Il “nostro” Donald
Si potrebbe provare a dare una definizione di talento. Usando il nome di Donald Sutherland a mo’ di sinonimo. All’uopo citeremo un film, tra l’altro ben poco rappresentativo, almeno a livello qualitativo, nella carriera dell’attore appena scomparso. Il titolo è Sorvegliato speciale (1989) di John Flynn, classico veicolo di fine anni ottanta per il cinema muscolare di Sylvester Stallone. Sutherland interpreta il perfido direttore del carcere la cui missione primaria nella vita è quella di veder marcire il protagonista tra le quattro mura della prigione. Ed è magnifico, forse il principale motivo d’interesse di un lungometraggio altrimenti abbastanza scontato. Questo per dire come Sutherland fosse fisicamente portato ad interpretare ruoli da villain totale, con il suo profilo luciferino e lo sguardo ipnotico; nonché di come sia stato sempre in grado di evadere in souplesse da tale stereotipo – peraltro ripetuto, nel corso della sua carriera – semplicemente grazie alla propria, immensa, bravura. Che lo ha reso uno dei principali attori della generazione a cui apparteneva.
Parlare del canadese Donald Sutherland significa anche associare il suo nome al nostro paese, ad opere che ne hanno segnato la Storia culturale e politica. Ossia Novecento di Bernardo Bertolucci e Il Casanova di Federico Fellini, girati entrambi nell’anno di gloria 1976. Nel primo un ruolo di cattivo (ovviamente) ma piuttosto sfaccettato, ben inserito nella coralità del cast. Nel secondo autentico mattatore nelle vesti di un personaggio che Fellini ritrae mirabilmente a tutto tondo. Due prove attoriali in grado di compendiarsi a vicenda. Sotto il battesimo di due, inimitabili, autori. Anche per tali motivi il comune sentire è quello di un Sutherland anche un po’ italiano poiché affine alla nostra cultura.

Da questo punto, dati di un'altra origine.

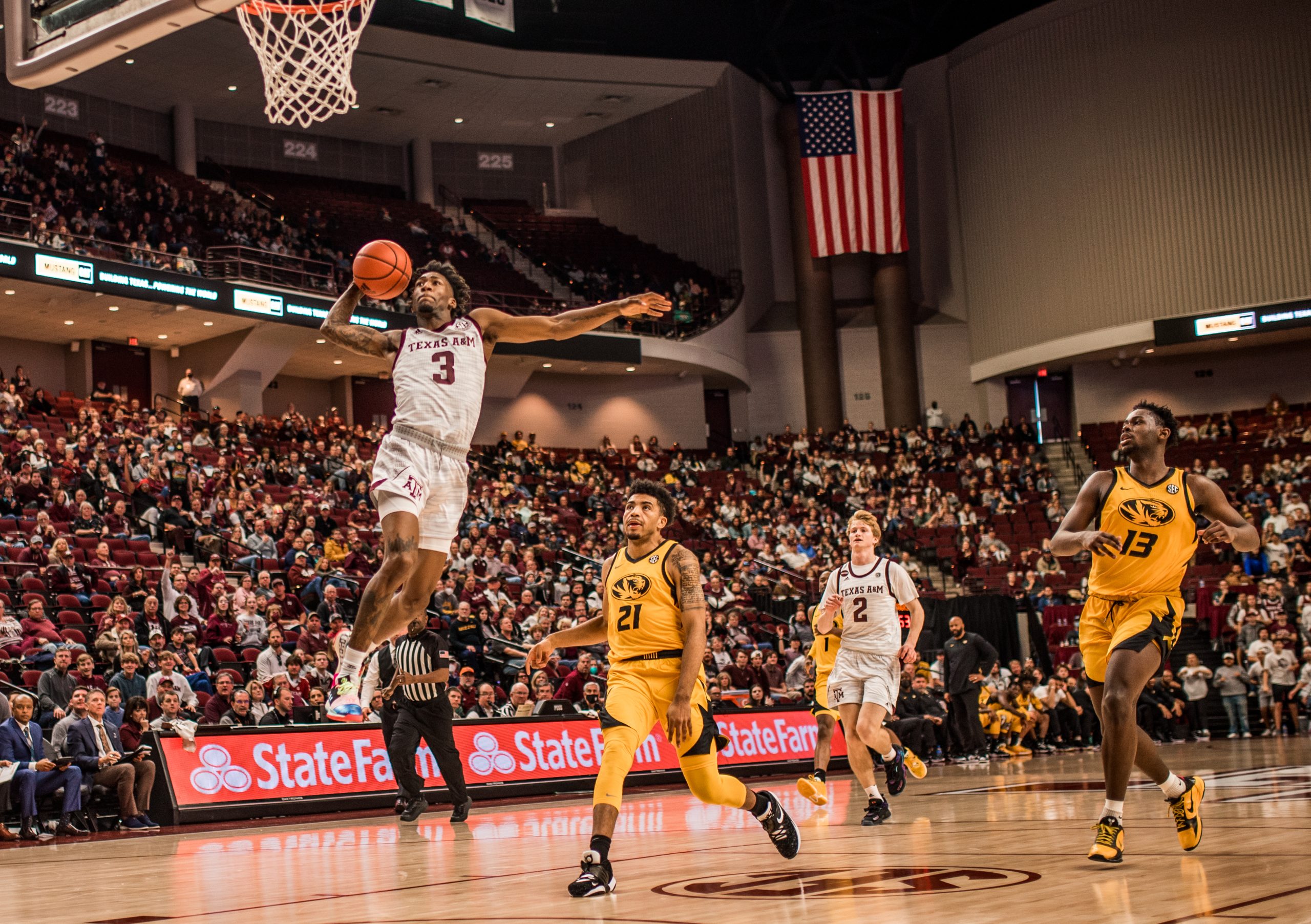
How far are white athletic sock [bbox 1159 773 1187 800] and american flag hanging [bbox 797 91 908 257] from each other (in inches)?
1268

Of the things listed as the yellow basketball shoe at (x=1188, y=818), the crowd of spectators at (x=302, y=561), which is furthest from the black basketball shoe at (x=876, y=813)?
A: the crowd of spectators at (x=302, y=561)

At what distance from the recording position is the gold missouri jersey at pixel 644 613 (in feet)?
21.5

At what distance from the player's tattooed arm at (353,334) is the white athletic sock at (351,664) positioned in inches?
59.0

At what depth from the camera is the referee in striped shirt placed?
11.4m

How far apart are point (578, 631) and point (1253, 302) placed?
32.4m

Altro punto saliente della filmografia di Sutherland è stato quello di fiutare il successo futuro, di un singolo regista oppure di un brand. Era il 1977 quando un certo John Landis gira la sua opera seconda, una collezione di urticanti segmenti narrativi da noi intitolata Ridere per ridere (The Kentucky Fried Movie il geniale titolo originale). E Donald Sutherland è presente, a testimoniare l’affermazione di un regista capace di contrassegnare con il proprio cinema l’intera decade successiva. Non a caso Landis lo vorrà anche nel successivo Animal House, commedia di culto della controcultura statunitense. Oppure la partecipazione in tre opere della saga giovanile di Hunger Games, di grande popolarità ed enormi incassi a livello globale. Young Adult che ha segnato la (ri)nascita di un sottogenere per le platee americane.
Se si continuasse a ragionare in termini di cult movie la partecipazione di Donald Sutherland potrebbe essere considerata, in genere, un ottimo indicatore. Cosa dire di titoli quali Mash (1970) di Robert Altman, di gran lunga l’opera maggiormente significativa del decennio contestatario statunitense? O anche E Johnny prese il fucile (1971) di Dalton Trumbo, forse la principale opera anti-bellica mai girata sul suolo americano, con inevitabili e tristi conseguenze per Trumbo? Già da questi ultimi titoli emerge l’impegno politico di Sutherland, artista sempre in prima fila quando c’è stato il bisogno di schierarsi nel nome di giuste cause.
Tra le tante, numerose opere che sarebbero degne di menzione in una sterminata carriera, concedetemi alla fine una parentesi personale. Se proprio dovessi ricordare Donald Sutherland in un singolo fotogramma sceglierei l’agghiacciante urlo di allarme che pone fine a Terrore nello spazio profondo (1978) di Philip Kaufman, ottimo remake in chiave naturalista e pessimista del classico L’invasione degli ultracorpi (1956) di Don Siegel. Purtroppo hanno vinto loro. Soprattutto adesso, che pure un gigante della recitazione – e non solo – come Donald Sutherland ha abbandonato la vita terrena.